The year was 1990. Tokyo had just witnessed the biggest upset in the history of heavyweight championship fights. The previously undefeated Tyson was knocked out by James ‘Buster’ Douglas in a match that lasted ten rounds. Disclaimer: I don’t follow boxing but I like reading Wikipedia. Sometime later in the year in a single bedroom house in Trivandrum, on a Sunday night, Gingi was studying for her Malayalam test paper under the supervision of Amma. I was trying to get some sleep but was tossing about as the light was still on. School and test papers were alien concepts to me then. Now and then I kept asking if the lights could be switched off. They ignored me. Agitated, I started crawling about the bed and then I started probing under it and found something interesting.
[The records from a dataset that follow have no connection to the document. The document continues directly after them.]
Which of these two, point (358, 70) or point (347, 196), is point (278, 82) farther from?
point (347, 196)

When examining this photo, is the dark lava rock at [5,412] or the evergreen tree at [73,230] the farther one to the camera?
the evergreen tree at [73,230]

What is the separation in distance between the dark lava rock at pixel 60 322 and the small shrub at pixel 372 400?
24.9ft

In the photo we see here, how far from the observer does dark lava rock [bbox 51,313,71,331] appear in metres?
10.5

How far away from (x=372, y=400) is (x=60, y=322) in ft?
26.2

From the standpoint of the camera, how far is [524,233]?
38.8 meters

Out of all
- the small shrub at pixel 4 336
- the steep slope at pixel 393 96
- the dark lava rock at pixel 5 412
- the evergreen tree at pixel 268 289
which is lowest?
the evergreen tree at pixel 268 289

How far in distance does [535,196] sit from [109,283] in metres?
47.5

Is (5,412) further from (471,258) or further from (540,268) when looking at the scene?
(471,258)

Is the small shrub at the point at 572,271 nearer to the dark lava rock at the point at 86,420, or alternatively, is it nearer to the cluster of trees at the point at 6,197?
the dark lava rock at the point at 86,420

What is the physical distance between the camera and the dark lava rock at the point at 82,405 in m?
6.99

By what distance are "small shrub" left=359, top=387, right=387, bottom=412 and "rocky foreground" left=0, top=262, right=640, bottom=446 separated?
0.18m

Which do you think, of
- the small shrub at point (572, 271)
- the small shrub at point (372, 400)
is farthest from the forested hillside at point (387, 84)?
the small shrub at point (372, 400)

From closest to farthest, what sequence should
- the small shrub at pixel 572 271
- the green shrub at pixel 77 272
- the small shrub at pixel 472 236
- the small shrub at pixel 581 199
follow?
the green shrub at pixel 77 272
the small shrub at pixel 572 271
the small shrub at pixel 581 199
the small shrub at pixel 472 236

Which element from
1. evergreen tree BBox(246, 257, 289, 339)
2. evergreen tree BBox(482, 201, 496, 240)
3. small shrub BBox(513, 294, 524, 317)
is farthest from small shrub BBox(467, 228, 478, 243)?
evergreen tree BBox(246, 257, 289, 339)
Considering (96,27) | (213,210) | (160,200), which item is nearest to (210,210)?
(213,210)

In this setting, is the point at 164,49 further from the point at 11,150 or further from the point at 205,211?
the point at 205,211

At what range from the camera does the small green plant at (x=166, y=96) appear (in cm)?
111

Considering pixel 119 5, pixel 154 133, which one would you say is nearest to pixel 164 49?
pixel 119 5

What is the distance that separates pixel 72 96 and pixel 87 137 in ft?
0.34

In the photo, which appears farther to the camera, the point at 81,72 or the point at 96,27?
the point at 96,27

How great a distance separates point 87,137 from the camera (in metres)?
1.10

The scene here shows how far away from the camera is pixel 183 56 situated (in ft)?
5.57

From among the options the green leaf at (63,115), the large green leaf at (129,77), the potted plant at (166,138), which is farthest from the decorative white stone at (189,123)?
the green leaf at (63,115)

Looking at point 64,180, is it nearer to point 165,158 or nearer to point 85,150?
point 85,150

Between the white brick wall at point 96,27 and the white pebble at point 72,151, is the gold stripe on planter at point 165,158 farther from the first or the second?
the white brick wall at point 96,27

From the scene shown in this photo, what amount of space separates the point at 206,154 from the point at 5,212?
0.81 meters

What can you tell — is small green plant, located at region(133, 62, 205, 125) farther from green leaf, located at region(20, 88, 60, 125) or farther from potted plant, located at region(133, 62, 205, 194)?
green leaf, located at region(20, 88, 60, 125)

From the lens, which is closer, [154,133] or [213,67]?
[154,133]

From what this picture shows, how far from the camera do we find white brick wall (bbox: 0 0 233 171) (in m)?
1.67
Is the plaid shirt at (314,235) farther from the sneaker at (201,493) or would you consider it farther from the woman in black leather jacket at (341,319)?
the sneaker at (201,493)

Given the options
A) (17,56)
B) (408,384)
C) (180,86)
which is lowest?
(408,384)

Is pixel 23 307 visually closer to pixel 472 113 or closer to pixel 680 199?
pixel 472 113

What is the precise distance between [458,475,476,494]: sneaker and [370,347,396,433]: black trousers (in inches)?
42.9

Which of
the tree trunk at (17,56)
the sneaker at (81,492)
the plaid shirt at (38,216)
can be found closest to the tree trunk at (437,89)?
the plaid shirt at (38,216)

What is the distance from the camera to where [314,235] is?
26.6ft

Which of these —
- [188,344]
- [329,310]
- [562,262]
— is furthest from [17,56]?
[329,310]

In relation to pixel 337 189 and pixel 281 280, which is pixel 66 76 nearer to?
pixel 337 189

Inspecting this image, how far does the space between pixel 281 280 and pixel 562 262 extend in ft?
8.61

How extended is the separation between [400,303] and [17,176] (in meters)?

After a while Gingi heard screeching, ‘Light off cheyyyyyyyy’, felt a sharp blow and then there was momentary darkness. Eventually when the twinkling in her eyes cleared up she saw me standing there with a coconut in my hand.
I know it was not a fair fight. It was not even a fight. It was just me hitting my elder and much bigger sibling on the head with a coconut. I am not proud of it. But then she turned out alright and went on to reenact it on me multiple times sans the coconut. I guess we’re even now though I sometimes get the feeling that my niece is being trained to repeat history.